From the records below, extract all the text exactly and leave the images behind.

# Data in this exercise:
--- START ---

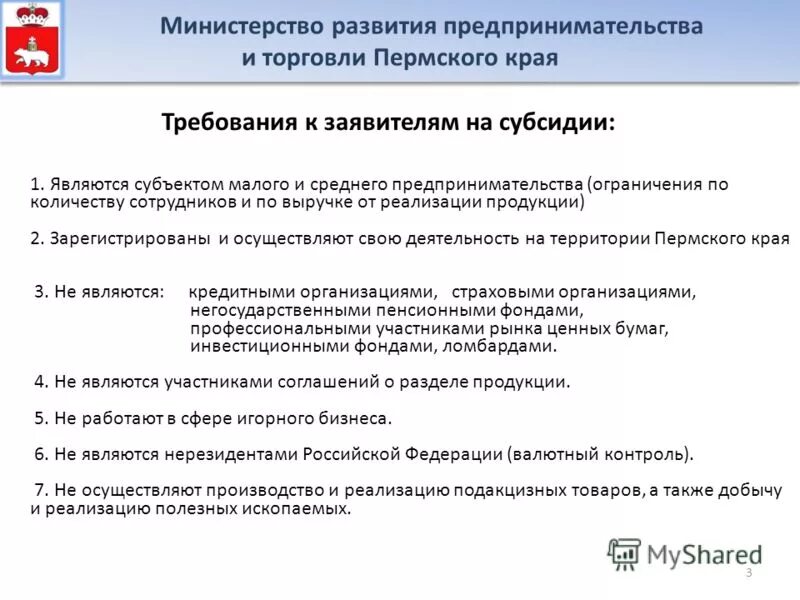 Министерство развития предпринимательства и торговли Пермского края

Требования к заявителям на субсидии:

1. Являются субъектом малого и среднего предпринимательства (ограничения по количеству сотрудников и по выручке от реализации продукции)

2. Зарегистрированы и осуществляют свою деятельность на территории Пермского края

3. Не являются: кредитными организациями, страховыми организациями, негосударственными пенсионными фондами, профессиональными участниками рынка ценных бумаг, инвестиционными фондами, ломбардами.

4. Не являются участниками соглашений о разделе продукции.

5. Не работают в сфере игорного бизнеса.

6. Не являются нерезидентами Российской Федерации (валютный контроль).

7. Не осуществляют производство и реализацию подакцизных товаров, а также добычу и реализацию полезных ископаемых.

MyShared

3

--- END ---

# Reply:
 Министерство развития предпринимательства и торговли Пермского края

Требования к заявителям на субсидии:

1. Являются субъектом малого и среднего предпринимательства (ограничения по количеству сотрудников и по выручке от реализации продукции)

2. Зарегистрированы и осуществляют свою деятельность на территории Пермского края

3. Не являются: кредитными организациями, страховыми организациями, негосударственными пенсионными фондами, профессиональными участниками рынка ценных бумаг, инвестиционными фондами, ломбардами.

4. Не являются участниками соглашений о разделе продукции.

5. Не работают в сфере игорного бизнеса.

6. Не являются нерезидентами Российской Федерации (валютный контроль).

7. Не осуществляют производство и реализацию подакцизных товаров, а также добычу и реализацию полезных ископаемых.

MyShared

3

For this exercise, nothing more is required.